▶ Work task
Retyping the records exactly is the whole task.

[Stored data entries]

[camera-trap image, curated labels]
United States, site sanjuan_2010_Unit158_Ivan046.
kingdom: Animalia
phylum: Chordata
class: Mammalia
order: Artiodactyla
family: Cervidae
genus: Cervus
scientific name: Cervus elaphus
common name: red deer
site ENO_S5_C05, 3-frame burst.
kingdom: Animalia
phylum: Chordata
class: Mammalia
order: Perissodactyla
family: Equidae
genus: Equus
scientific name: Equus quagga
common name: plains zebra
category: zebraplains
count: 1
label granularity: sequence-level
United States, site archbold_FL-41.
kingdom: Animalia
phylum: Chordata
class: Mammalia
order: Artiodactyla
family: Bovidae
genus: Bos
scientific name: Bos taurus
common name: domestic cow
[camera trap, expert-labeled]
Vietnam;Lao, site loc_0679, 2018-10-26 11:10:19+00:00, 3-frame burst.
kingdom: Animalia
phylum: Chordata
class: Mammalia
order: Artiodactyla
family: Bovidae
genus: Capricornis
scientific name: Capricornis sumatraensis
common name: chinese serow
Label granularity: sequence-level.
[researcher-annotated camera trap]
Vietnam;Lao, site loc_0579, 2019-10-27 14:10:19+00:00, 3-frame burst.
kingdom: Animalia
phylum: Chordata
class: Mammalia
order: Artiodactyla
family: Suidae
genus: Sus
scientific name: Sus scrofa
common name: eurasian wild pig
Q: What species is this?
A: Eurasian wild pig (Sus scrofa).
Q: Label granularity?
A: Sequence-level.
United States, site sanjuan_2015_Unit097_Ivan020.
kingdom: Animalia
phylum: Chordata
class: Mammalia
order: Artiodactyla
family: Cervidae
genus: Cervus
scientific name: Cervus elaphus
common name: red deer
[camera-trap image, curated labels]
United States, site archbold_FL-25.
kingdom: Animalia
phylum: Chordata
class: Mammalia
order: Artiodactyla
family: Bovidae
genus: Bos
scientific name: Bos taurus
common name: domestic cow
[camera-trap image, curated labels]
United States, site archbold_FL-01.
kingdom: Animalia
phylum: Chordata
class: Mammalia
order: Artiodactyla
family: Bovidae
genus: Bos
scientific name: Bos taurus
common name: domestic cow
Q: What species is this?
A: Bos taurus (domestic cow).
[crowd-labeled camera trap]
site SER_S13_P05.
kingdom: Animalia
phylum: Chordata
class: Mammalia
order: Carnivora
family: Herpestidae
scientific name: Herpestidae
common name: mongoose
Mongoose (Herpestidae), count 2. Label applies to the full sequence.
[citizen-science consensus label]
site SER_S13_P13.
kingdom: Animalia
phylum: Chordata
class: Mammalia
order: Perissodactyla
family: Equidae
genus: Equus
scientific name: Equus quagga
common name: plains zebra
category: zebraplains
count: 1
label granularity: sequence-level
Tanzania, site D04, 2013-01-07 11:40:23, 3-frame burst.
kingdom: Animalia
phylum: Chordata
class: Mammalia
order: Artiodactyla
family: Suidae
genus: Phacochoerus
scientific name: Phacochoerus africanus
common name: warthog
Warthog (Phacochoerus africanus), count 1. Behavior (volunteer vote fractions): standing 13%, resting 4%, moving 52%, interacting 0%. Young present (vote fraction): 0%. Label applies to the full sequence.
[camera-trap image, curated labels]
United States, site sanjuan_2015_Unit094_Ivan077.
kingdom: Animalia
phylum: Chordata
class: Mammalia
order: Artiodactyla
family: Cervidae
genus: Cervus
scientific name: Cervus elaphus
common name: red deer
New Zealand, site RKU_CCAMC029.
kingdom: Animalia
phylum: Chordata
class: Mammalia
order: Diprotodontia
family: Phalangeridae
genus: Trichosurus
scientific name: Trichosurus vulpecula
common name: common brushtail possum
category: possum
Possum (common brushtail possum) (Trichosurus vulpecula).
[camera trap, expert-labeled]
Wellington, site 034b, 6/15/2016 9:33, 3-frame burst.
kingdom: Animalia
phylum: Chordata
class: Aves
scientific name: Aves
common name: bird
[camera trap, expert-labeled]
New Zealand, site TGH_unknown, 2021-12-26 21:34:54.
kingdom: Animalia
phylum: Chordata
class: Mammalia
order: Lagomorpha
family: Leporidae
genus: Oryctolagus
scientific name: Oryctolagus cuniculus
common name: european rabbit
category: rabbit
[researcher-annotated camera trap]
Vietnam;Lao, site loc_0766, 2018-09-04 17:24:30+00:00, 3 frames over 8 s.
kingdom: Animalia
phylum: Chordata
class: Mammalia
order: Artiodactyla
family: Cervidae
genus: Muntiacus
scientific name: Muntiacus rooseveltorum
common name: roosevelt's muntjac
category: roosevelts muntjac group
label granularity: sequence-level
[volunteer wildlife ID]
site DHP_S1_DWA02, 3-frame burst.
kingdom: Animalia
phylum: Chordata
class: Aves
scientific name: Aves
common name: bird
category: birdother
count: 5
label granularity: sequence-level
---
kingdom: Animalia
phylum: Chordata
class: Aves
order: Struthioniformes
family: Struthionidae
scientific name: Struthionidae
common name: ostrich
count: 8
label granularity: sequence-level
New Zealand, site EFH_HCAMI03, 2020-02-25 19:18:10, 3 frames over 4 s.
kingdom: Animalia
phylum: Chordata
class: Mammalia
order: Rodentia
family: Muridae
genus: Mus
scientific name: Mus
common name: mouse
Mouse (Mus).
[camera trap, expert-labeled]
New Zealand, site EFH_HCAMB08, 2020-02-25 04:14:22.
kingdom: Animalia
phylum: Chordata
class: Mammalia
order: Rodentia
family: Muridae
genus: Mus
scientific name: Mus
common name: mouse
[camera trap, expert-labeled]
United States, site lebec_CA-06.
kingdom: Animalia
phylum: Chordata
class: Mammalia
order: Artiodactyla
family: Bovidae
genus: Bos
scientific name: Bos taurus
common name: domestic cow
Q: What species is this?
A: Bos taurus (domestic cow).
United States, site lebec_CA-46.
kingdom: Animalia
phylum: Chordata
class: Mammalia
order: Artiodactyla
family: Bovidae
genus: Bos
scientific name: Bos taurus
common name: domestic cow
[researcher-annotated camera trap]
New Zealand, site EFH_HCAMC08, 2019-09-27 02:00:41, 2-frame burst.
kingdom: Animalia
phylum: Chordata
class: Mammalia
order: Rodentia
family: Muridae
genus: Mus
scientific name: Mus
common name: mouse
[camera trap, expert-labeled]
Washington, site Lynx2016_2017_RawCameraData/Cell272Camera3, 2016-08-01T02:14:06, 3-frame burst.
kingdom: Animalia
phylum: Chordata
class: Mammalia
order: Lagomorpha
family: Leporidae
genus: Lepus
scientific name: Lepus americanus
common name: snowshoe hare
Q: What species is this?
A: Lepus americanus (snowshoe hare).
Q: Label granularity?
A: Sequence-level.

▶ The completed task
[camera-trap image, curated labels]
United States, site sanjuan_2010_Unit158_Ivan046.
kingdom: Animalia
phylum: Chordata
class: Mammalia
order: Artiodactyla
family: Cervidae
genus: Cervus
scientific name: Cervus elaphus
common name: red deer
site ENO_S5_C05, 3-frame burst.
kingdom: Animalia
phylum: Chordata
class: Mammalia
order: Perissodactyla
family: Equidae
genus: Equus
scientific name: Equus quagga
common name: plains zebra
category: zebraplains
count: 1
label granularity: sequence-level
United States, site archbold_FL-41.
kingdom: Animalia
phylum: Chordata
class: Mammalia
order: Artiodactyla
family: Bovidae
genus: Bos
scientific name: Bos taurus
common name: domestic cow
[camera trap, expert-labeled]
Vietnam;Lao, site loc_0679, 2018-10-26 11:10:19+00:00, 3-frame burst.
kingdom: Animalia
phylum: Chordata
class: Mammalia
order: Artiodactyla
family: Bovidae
genus: Capricornis
scientific name: Capricornis sumatraensis
common name: chinese serow
Label granularity: sequence-level.
[researcher-annotated camera trap]
Vietnam;Lao, site loc_0579, 2019-10-27 14:10:19+00:00, 3-frame burst.
kingdom: Animalia
phylum: Chordata
class: Mammalia
order: Artiodactyla
family: Suidae
genus: Sus
scientific name: Sus scrofa
common name: eurasian wild pig
Q: What species is this?
A: Eurasian wild pig (Sus scrofa).
Q: Label granularity?
A: Sequence-level.
United States, site sanjuan_2015_Unit097_Ivan020.
kingdom: Animalia
phylum: Chordata
class: Mammalia
order: Artiodactyla
family: Cervidae
genus: Cervus
scientific name: Cervus elaphus
common name: red deer
[camera-trap image, curated labels]
United States, site archbold_FL-25.
kingdom: Animalia
phylum: Chordata
class: Mammalia
order: Artiodactyla
family: Bovidae
genus: Bos
scientific name: Bos taurus
common name: domestic cow
[camera-trap image, curated labels]
United States, site archbold_FL-01.
kingdom: Animalia
phylum: Chordata
class: Mammalia
order: Artiodactyla
family: Bovidae
genus: Bos
scientific name: Bos taurus
common name: domestic cow
Q: What species is this?
A: Bos taurus (domestic cow).
[crowd-labeled camera trap]
site SER_S13_P05.
kingdom: Animalia
phylum: Chordata
class: Mammalia
order: Carnivora
family: Herpestidae
scientific name: Herpestidae
common name: mongoose
Mongoose (Herpestidae), count 2. Label applies to the full sequence.
[citizen-science consensus label]
site SER_S13_P13.
kingdom: Animalia
phylum: Chordata
class: Mammalia
order: Perissodactyla
family: Equidae
genus: Equus
scientific name: Equus quagga
common name: plains zebra
category: zebraplains
count: 1
label granularity: sequence-level
Tanzania, site D04, 2013-01-07 11:40:23, 3-frame burst.
kingdom: Animalia
phylum: Chordata
class: Mammalia
order: Artiodactyla
family: Suidae
genus: Phacochoerus
scientific name: Phacochoerus africanus
common name: warthog
Warthog (Phacochoerus africanus), count 1. Behavior (volunteer vote fractions): standing 13%, resting 4%, moving 52%, interacting 0%. Young present (vote fraction): 0%. Label applies to the full sequence.
[camera-trap image, curated labels]
United States, site sanjuan_2015_Unit094_Ivan077.
kingdom: Animalia
phylum: Chordata
class: Mammalia
order: Artiodactyla
family: Cervidae
genus: Cervus
scientific name: Cervus elaphus
common name: red deer
New Zealand, site RKU_CCAMC029.
kingdom: Animalia
phylum: Chordata
class: Mammalia
order: Diprotodontia
family: Phalangeridae
genus: Trichosurus
scientific name: Trichosurus vulpecula
common name: common brushtail possum
category: possum
Possum (common brushtail possum) (Trichosurus vulpecula).
[camera trap, expert-labeled]
Wellington, site 034b, 6/15/2016 9:33, 3-frame burst.
kingdom: Animalia
phylum: Chordata
class: Aves
scientific name: Aves
common name: bird
[camera trap, expert-labeled]
New Zealand, site TGH_unknown, 2021-12-26 21:34:54.
kingdom: Animalia
phylum: Chordata
class: Mammalia
order: Lagomorpha
family: Leporidae
genus: Oryctolagus
scientific name: Oryctolagus cuniculus
common name: european rabbit
category: rabbit
[researcher-annotated camera trap]
Vietnam;Lao, site loc_0766, 2018-09-04 17:24:30+00:00, 3 frames over 8 s.
kingdom: Animalia
phylum: Chordata
class: Mammalia
order: Artiodactyla
family: Cervidae
genus: Muntiacus
scientific name: Muntiacus rooseveltorum
common name: roosevelt's muntjac
category: roosevelts muntjac group
label granularity: sequence-level
[volunteer wildlife ID]
site DHP_S1_DWA02, 3-frame burst.
kingdom: Animalia
phylum: Chordata
class: Aves
scientific name: Aves
common name: bird
category: birdother
count: 5
label granularity: sequence-level
---
kingdom: Animalia
phylum: Chordata
class: Aves
order: Struthioniformes
family: Struthionidae
scientific name: Struthionidae
common name: ostrich
count: 8
label granularity: sequence-level
New Zealand, site EFH_HCAMI03, 2020-02-25 19:18:10, 3 frames over 4 s.
kingdom: Animalia
phylum: Chordata
class: Mammalia
order: Rodentia
family: Muridae
genus: Mus
scientific name: Mus
common name: mouse
Mouse (Mus).
[camera trap, expert-labeled]
New Zealand, site EFH_HCAMB08, 2020-02-25 04:14:22.
kingdom: Animalia
phylum: Chordata
class: Mammalia
order: Rodentia
family: Muridae
genus: Mus
scientific name: Mus
common name: mouse
[camera trap, expert-labeled]
United States, site lebec_CA-06.
kingdom: Animalia
phylum: Chordata
class: Mammalia
order: Artiodactyla
family: Bovidae
genus: Bos
scientific name: Bos taurus
common name: domestic cow
Q: What species is this?
A: Bos taurus (domestic cow).
United States, site lebec_CA-46.
kingdom: Animalia
phylum: Chordata
class: Mammalia
order: Artiodactyla
family: Bovidae
genus: Bos
scientific name: Bos taurus
common name: domestic cow
[researcher-annotated camera trap]
New Zealand, site EFH_HCAMC08, 2019-09-27 02:00:41, 2-frame burst.
kingdom: Animalia
phylum: Chordata
class: Mammalia
order: Rodentia
family: Muridae
genus: Mus
scientific name: Mus
common name: mouse
[camera trap, expert-labeled]
Washington, site Lynx2016_2017_RawCameraData/Cell272Camera3, 2016-08-01T02:14:06, 3-frame burst.
kingdom: Animalia
phylum: Chordata
class: Mammalia
order: Lagomorpha
family: Leporidae
genus: Lepus
scientific name: Lepus americanus
common name: snowshoe hare
Q: What species is this?
A: Lepus americanus (snowshoe hare).
Q: Label granularity?
A: Sequence-level.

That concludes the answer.